▶ **Text section**
7.1 KiB
20241119-01 - CheckIn Cover multi-price problem (again)
CheckIn Cover multi-price problem (again)
Managed by: Pablo
Summary
- Components involved: SQL Server, DWH, superhog-mono-app codebase
- Started at: 2024-11-18 12:49:06 UTC
- Detected at: 2024-11-19 06:34:16 UTC
- Mitigated at: 2024-11-19 17:30:00 UTC
A new stored procedure released on 2024-11-18 mistakenly added records in live.dbo.PaymentValidationSetToCurrency with values 0 for CIH prices and covers. This caused a dimensionality issue in the DWH, which lead to duplicate records in DWH and bogus reporting for CIH in PBI, with inflated sales numbers and other affected data points. Besides that, a seeding script from the application that doesn’t respect the UpdatedDate column of live.dbo.PaymentValidationSetToCurrency caused data drift between SQL Server and DWH, which increased investigation complexity and generated the need for backfills.
This incident is a very close reoccurrence of this one from June: 20240619-01 - CheckIn Cover multi-price problem. The underlying design mistakes that act as a root cause are common across both incidents.
Impact
CIH reporting in the DWH has been displaying incorrect figures for 11 hours. This includes data such as revenue totals, sales counts, funnel and conversion rates metrics, and individual sales records displaying wrong prices.
Timeline
All times are UTC.
| Time | Event |
|---|---|
| Sometime before 2024-11-18 12:49:06 | A release was made on the Superhog backend, which added the migration 202411121235595_CreateCustomBundle.cs |
| 2024-11-18 12:49:06 | Faulty records with 0 value for CIH price and cover got added to live.dbo.PaymentValidationSetToCurrency. We suspect they were added by the stored procedure CreateCustomBundle. |
| 2024-11-18 13:00:10 | One of the hourly Airbyte jobs that syncs between SQL Server and the DWH caught the faulty records and copied them over into the DWH. |
| At some unknown time between 2024-11-18 13:00:10 and 2024-11-19 06:15:00 | The seeding script for CIH prices and covers runs in SQL Server, overriding the faulty records with 0 values. |
| 2024-11-19 06:15:00 | A dbt run was triggered, propagating the faulty records in downstream models and breaking the granularity of some models with duplicate record. From this point on, data in the DWH and the reading PBI reports was wrong. |
| 2024-11-19 06:34:16 | A data test was triggered due to duplicate records in reporting.core__vr_checkin_cover breaking the PK. Data team starts investigating. |
| 2024-11-19 14:00:00 | Pablo realises the issue looks like a duplicate of 20240619-01 - CheckIn Cover multi-price problem. This drives him to quickly spot and confirm the data drift and the faulty records. |
| 2024-11-19 15:30:00 | Pablo discusses with Lawrence and the root cause of the issue is identified. |
| 2024-11-19 17:30:00 | An Airbyte + dbt backfill to fix the data drift and remove the faulty records finishes. From this point on, data in the DWH and PBI is correct again. |
| Incident mitigated. |
Root Cause(s)

▶ **Problem requirements**
Could you resume the CheckIn Cover incident report from where it stops? The data that comes next has nothing to do with this.

▶ **Material provided**
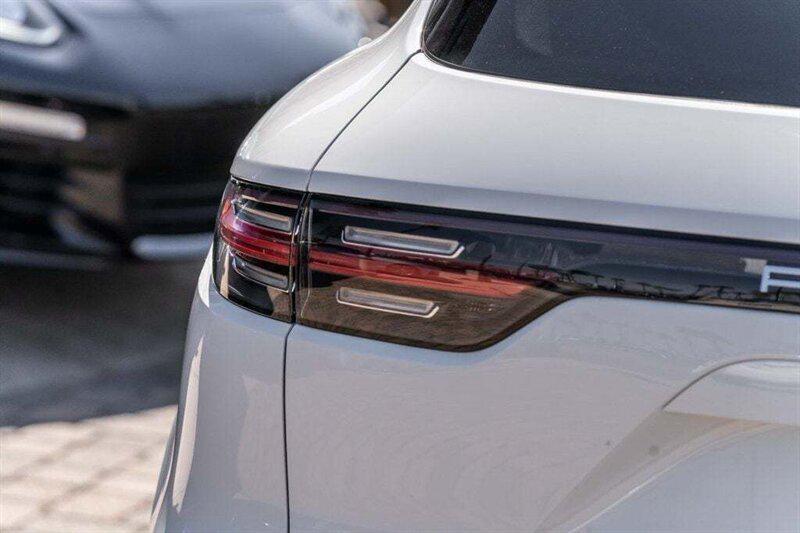 used 2019 Porsche Cayenne car, priced at $37,450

▶ **Answer section**
The root cause is a combination of the following:
- The true, core root cause is that business logic for CIH across the company assumes that CIH has a single, global price across all Superhog for each currency. Despite this, the database actually allows for different prices per platform user. This design is not fit for our business logic and allows for incidents like this to happen. Should this be redesigned to properly reflect our business logic, neither this incident nor 20240619-01 - CheckIn Cover multi-price problem would have happened.
- In the case of this incident, the trigger of the issue was that the uniqueness of price values per currency in
live.dbo.PaymentValidationSetToCurrencywas not respected by the stored procedure202411121235595_CreateCustomBundle.cs, which set the values for CIH prices and covers of some accounts to0. - This cascaded into breaking the uniqueness of the primary key of table
dwh.intermediate.int_core__check_in_cover_pricesin the DWH, which led to duplicate records in downstream tables related to CIH, and to wrong data being displayed in PBI reports. - Besides that, a seeding script that updates CIH price and cover values ran on top of
live.dbo.PaymentValidationSetToCurrency, overriding prices without respecting theUpdatedDatecolumn. This caused data drift across the DWH and SQL Server.
Resolution and recovery
The short mitigation consisted on:
- The wrong,
0valued records inlive.dbo.PaymentValidationSetToCurrencywhere accidentally reverted back to their proper prices. - Performing a backfill of the table
PaymentValidationSetToCurrencyon Airbyte so that thesynclayer table would stop having duplicated prices. - Execute a
dbt runon the DWH to propagate the fixed data.
Lessons Learned
- What went well
- Automated data alerts in DWH helped us notice the incident fast.
- The post-mortem from the previous incident accelerated a lot investigation and resolution. It made it easy to understand what was happening and fix it, even though the incident is rather tricky as it has many moving parts.
- What went badly
- Our inadequate design for the CIH logic in the backend keeps biting us back.
- The complexity and shared boundaries across squads are causing us to step on each others toes (a change made by the new dash squad changes behaviours on the domain of the guest squad in an uncontrolled way).
- We didn’t take action from the stuff we learned from the previous incident of this type back in June, and so the issues keep on appearing.
- Where did we get lucky
- The CIH prices seeding script fixed the wrong values inserted by the new migration added by the Dash Squad. We removed the wrong values due to sheer luck.
Action Items
- Fix the stored procedure
CreateCustomBundledefined in the migration202411121235595_CreateCustomBundle.csso that it stops creatingPaymentValidationSetToCurrencyrecords with prices different that the canonical ones.- The exact lines that cause the issue can be found here
- Modify the CIH prices seeding script so that it respects the
UpdatedDatecolumn, preventing future data drifts. - Add more specific data tests in the DWH to spot this issue faster (we can add a test that is still not there and that would give away that this issue is happening instantly)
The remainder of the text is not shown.